**WORK INSTRUCTIONS**
• a. Answer these questions about the travel account:
(i) Where had the guesthouse chef gone?
(ii) Who lives at the Inspection Bungalow, according to Lesson No.1?
(iii) How old was the man gathering firewood when he came to the Satra?
• b. Quote the part of the travel account between "We had booked" and "a resident cook.", inclusive.

[EXCERPTED TEXT — start]

We had booked into a private guesthouse for the overnight stay. The place was modestly furnished but clean. As we registered, the owner dropped the first clanger. Since it was the New Years Eve the chef had gone off on a picnic!!! We looked for somewhere to have some lunch and the only available place did not look quite appetising.

Lesson No.1: make sure that someone will be available to cook your meals or book yourself into the Inspection Bungalow normally used by Government official. There is a resident cook.
We set off to the Auniati Satra believed to be one of the largest. You have to enter the grounds of the Satra bare-footed. That creates a practical problem of the pain of walking on small pebbles. As we walked we saw a man gathering firewood. We stopped to say hello. What followed was display of unbelievable modesty and gentleness that humbled us. He offered to drop everything and show us around. We went to his living quarter that was built of bamboo and reeds and did not have a concrete floor. But it was immaculately clean with an open fire. He had been at the Satra for more than 40 years since he was 9 years of age. His family was displaced by the floods and they did not have the resources to look after him.

[EXCERPTED TEXT — finish]
[GIVEN RECORDS — start]

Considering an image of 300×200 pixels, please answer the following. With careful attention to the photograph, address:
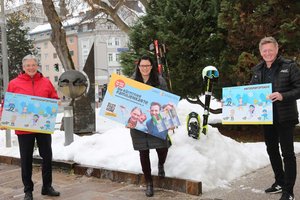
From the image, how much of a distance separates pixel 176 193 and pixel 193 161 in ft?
1.76

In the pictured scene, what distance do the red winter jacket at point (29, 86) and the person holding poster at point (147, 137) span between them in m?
1.21

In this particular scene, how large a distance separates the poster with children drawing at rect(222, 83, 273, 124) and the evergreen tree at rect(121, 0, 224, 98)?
5.14 metres

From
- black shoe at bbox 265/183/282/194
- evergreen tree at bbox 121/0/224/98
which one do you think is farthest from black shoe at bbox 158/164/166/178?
evergreen tree at bbox 121/0/224/98

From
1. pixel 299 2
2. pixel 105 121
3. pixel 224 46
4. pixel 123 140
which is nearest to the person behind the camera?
pixel 123 140

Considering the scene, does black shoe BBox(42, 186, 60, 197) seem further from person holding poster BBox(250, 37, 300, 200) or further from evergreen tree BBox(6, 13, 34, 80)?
evergreen tree BBox(6, 13, 34, 80)

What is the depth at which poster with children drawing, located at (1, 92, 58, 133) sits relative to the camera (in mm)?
4988

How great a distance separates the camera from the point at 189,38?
10078mm

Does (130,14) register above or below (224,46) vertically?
above

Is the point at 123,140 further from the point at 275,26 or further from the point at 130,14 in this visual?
the point at 130,14

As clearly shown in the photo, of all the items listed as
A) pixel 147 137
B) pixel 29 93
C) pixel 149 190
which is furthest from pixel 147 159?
pixel 29 93

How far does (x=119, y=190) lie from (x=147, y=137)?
1031mm

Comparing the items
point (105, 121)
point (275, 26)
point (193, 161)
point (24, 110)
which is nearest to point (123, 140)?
point (193, 161)

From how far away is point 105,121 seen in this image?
48.2 feet

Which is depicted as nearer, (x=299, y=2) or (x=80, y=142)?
(x=80, y=142)
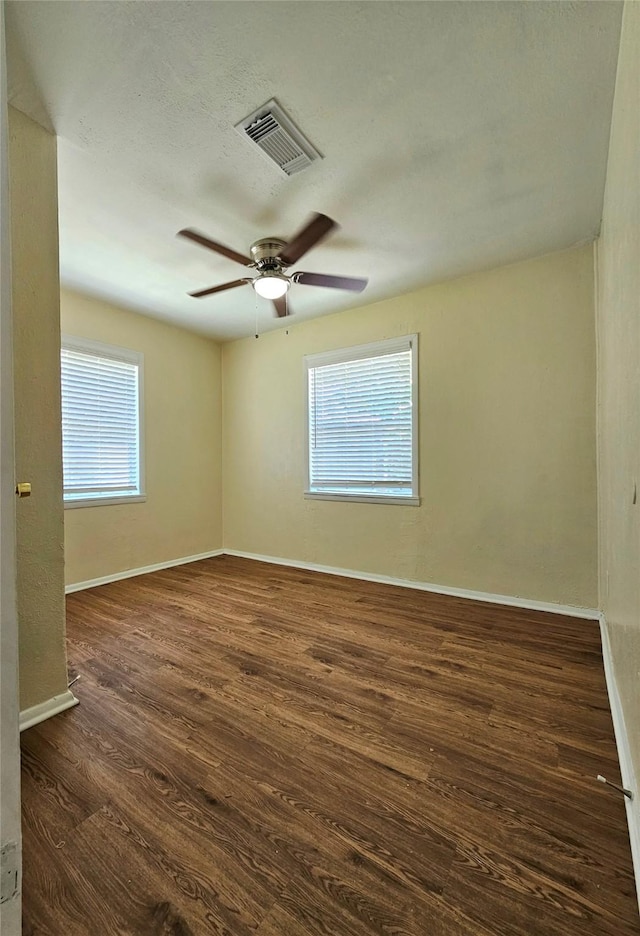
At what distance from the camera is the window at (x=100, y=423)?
3.28m

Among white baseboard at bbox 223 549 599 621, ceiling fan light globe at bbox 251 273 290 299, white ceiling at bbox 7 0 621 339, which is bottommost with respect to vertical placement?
white baseboard at bbox 223 549 599 621

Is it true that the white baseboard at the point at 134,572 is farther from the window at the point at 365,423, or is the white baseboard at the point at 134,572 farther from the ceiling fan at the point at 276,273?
the ceiling fan at the point at 276,273

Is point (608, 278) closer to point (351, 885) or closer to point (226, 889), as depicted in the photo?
point (351, 885)

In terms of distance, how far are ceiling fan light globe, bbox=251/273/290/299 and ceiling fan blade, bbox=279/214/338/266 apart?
119 mm

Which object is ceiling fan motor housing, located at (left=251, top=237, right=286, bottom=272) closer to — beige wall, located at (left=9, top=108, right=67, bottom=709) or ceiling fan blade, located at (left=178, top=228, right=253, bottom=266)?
ceiling fan blade, located at (left=178, top=228, right=253, bottom=266)

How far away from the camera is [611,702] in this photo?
168 cm

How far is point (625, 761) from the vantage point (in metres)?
1.29

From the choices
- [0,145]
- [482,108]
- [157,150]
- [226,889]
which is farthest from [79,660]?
[482,108]

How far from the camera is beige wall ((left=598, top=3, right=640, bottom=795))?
3.65 feet

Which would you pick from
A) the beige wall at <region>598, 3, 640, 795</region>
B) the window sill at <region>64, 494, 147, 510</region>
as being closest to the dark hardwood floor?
the beige wall at <region>598, 3, 640, 795</region>

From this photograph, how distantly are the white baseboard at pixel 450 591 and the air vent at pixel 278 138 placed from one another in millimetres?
3175

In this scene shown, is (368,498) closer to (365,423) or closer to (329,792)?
(365,423)

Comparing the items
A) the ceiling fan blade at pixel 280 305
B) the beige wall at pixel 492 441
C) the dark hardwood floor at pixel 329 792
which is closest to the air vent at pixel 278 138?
the ceiling fan blade at pixel 280 305

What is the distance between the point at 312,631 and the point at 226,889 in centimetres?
153
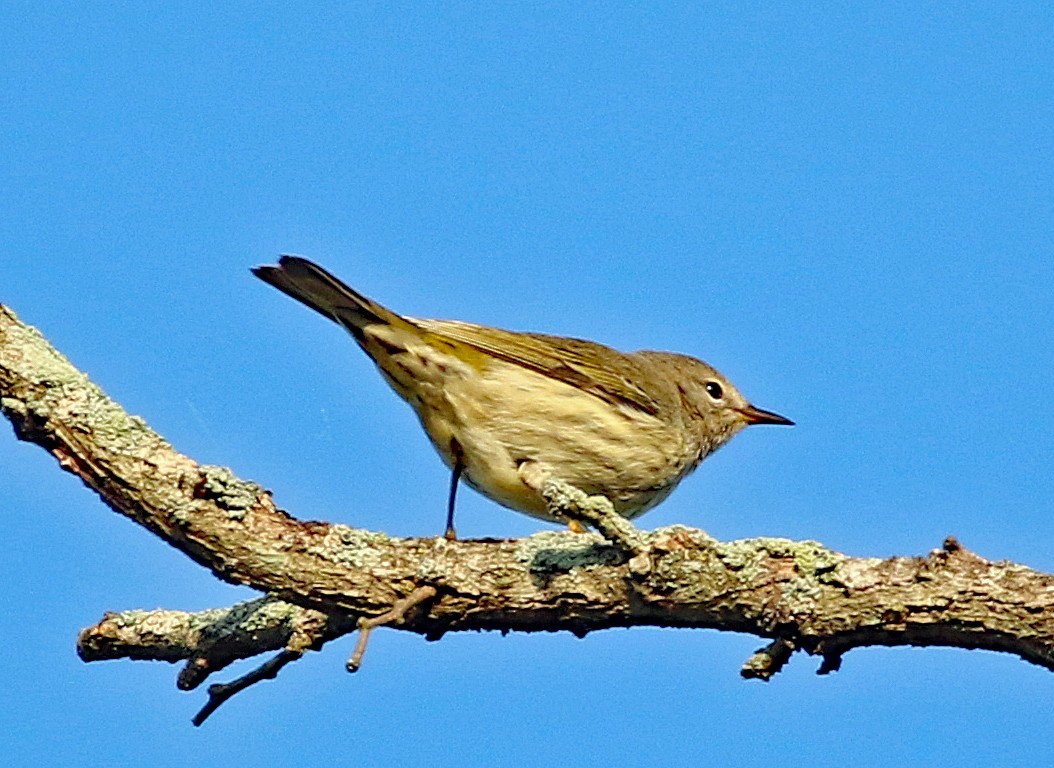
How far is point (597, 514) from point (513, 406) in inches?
109

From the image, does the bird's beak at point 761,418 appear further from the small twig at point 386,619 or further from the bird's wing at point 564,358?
the small twig at point 386,619

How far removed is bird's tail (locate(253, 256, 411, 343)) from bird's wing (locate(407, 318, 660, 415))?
246mm

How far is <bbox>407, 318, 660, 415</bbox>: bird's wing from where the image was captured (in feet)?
25.6

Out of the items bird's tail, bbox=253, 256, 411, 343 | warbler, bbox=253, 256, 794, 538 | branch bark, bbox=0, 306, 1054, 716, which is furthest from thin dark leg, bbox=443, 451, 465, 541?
branch bark, bbox=0, 306, 1054, 716

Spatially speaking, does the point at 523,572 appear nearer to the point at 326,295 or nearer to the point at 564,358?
the point at 326,295

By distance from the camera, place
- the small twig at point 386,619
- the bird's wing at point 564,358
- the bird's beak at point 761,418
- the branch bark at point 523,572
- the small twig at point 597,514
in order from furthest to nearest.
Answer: the bird's beak at point 761,418 < the bird's wing at point 564,358 < the small twig at point 597,514 < the branch bark at point 523,572 < the small twig at point 386,619

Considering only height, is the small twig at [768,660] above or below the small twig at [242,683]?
above

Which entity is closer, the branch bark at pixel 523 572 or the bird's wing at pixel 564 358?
the branch bark at pixel 523 572

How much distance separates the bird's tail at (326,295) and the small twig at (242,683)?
8.27 feet

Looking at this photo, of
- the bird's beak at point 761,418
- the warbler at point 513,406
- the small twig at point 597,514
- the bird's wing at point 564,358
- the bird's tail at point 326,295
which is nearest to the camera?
the small twig at point 597,514

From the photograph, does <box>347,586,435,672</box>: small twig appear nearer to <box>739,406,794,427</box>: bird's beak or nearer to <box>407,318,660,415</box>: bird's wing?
<box>407,318,660,415</box>: bird's wing

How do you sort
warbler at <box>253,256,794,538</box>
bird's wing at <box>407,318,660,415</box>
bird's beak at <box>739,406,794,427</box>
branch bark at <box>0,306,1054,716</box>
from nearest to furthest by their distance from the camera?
1. branch bark at <box>0,306,1054,716</box>
2. warbler at <box>253,256,794,538</box>
3. bird's wing at <box>407,318,660,415</box>
4. bird's beak at <box>739,406,794,427</box>

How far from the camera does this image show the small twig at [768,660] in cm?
489

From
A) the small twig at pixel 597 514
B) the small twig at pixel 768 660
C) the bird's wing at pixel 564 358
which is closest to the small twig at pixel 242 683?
the small twig at pixel 597 514
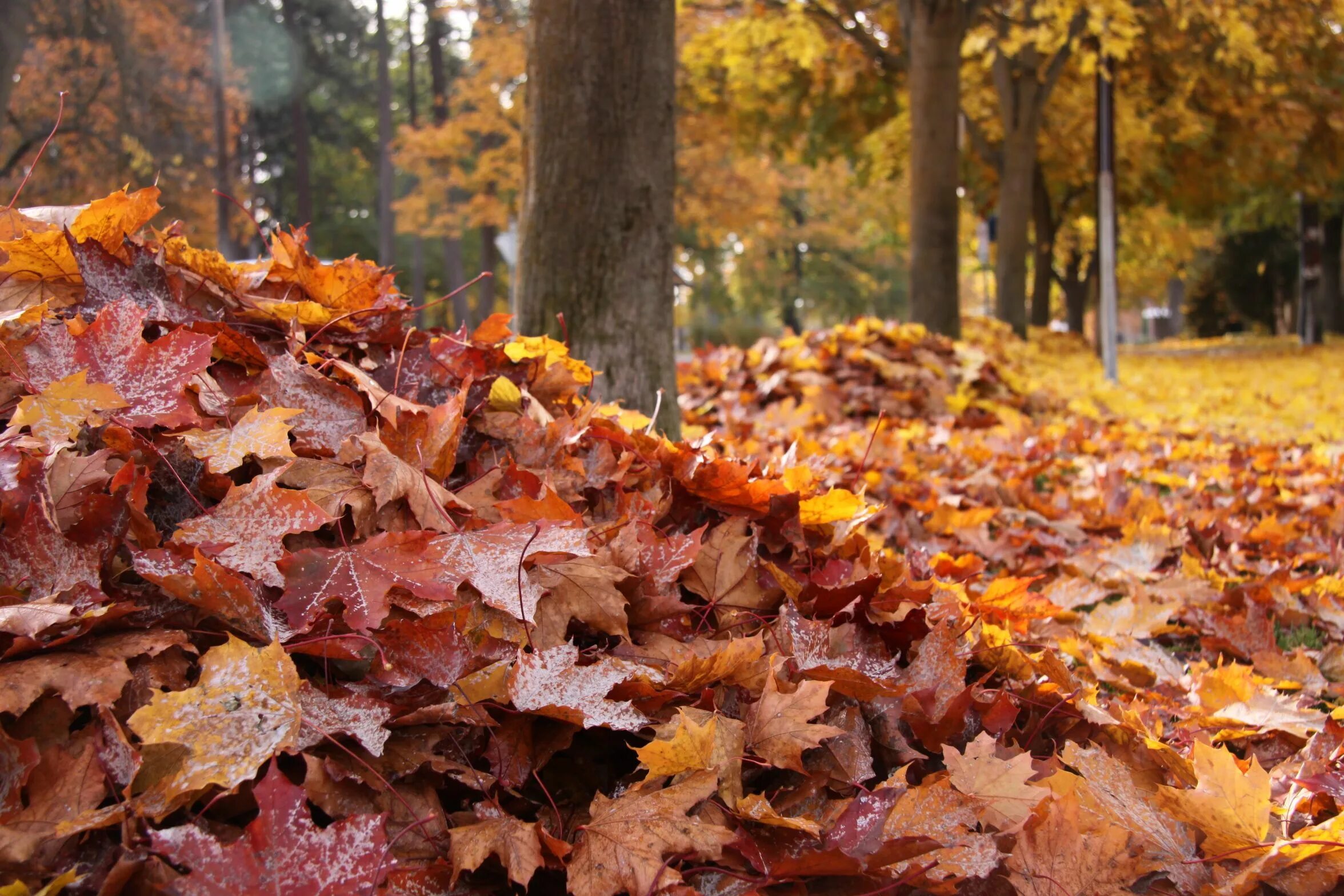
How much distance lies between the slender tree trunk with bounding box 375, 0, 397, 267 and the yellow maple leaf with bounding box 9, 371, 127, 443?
2128cm

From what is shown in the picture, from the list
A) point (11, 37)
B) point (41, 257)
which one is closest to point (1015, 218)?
point (11, 37)

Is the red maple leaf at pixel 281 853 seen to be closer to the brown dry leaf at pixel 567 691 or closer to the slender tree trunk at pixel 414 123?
the brown dry leaf at pixel 567 691

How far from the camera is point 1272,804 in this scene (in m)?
1.44

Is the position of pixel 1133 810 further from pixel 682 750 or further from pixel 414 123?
pixel 414 123

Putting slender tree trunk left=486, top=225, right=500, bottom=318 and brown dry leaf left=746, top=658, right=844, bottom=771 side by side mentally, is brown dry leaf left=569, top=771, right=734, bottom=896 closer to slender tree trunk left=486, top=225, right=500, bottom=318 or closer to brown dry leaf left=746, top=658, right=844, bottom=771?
brown dry leaf left=746, top=658, right=844, bottom=771

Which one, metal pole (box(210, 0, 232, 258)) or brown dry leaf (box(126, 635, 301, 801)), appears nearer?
brown dry leaf (box(126, 635, 301, 801))

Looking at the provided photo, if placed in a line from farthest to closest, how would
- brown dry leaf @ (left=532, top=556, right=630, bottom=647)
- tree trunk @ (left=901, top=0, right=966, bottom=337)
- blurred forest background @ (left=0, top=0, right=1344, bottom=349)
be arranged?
blurred forest background @ (left=0, top=0, right=1344, bottom=349)
tree trunk @ (left=901, top=0, right=966, bottom=337)
brown dry leaf @ (left=532, top=556, right=630, bottom=647)

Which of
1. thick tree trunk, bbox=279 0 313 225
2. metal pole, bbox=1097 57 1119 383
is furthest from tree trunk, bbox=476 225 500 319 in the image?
metal pole, bbox=1097 57 1119 383

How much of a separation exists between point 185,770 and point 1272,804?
144 centimetres

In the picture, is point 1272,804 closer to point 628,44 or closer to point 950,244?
point 628,44

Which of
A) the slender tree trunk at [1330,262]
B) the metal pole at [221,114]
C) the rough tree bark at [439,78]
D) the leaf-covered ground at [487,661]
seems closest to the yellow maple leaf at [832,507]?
the leaf-covered ground at [487,661]

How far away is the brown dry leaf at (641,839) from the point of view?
1130 millimetres

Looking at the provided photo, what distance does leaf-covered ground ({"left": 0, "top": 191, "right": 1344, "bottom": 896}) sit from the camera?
1110 mm

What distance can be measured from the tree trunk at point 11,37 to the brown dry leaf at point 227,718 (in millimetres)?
9304
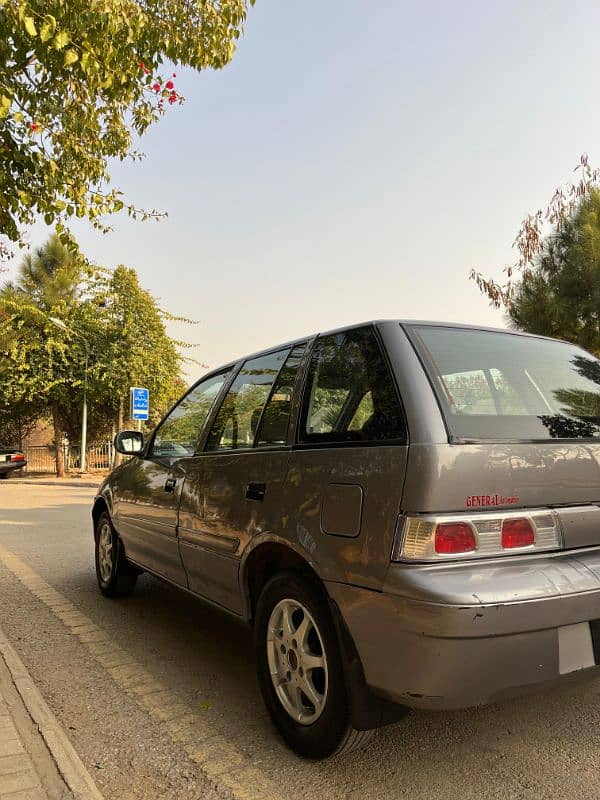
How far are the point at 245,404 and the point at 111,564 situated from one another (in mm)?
2397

[GIVEN RECORDS — finish]

**ANSWERS PER TASK**
• a.
(i) Off on a picnic.
(ii) A resident cook.
(iii) 9 years of age.

• b.
We had booked into a private guesthouse for the overnight stay. The place was modestly furnished but clean. As we registered, the owner dropped the first clanger. Since it was the New Years Eve the chef had gone off on a picnic!!! We looked for somewhere to have some lunch and the only available place did not look quite appetising.

Lesson No.1: make sure that someone will be available to cook your meals or book yourself into the Inspection Bungalow normally used by Government official. There is a resident cook.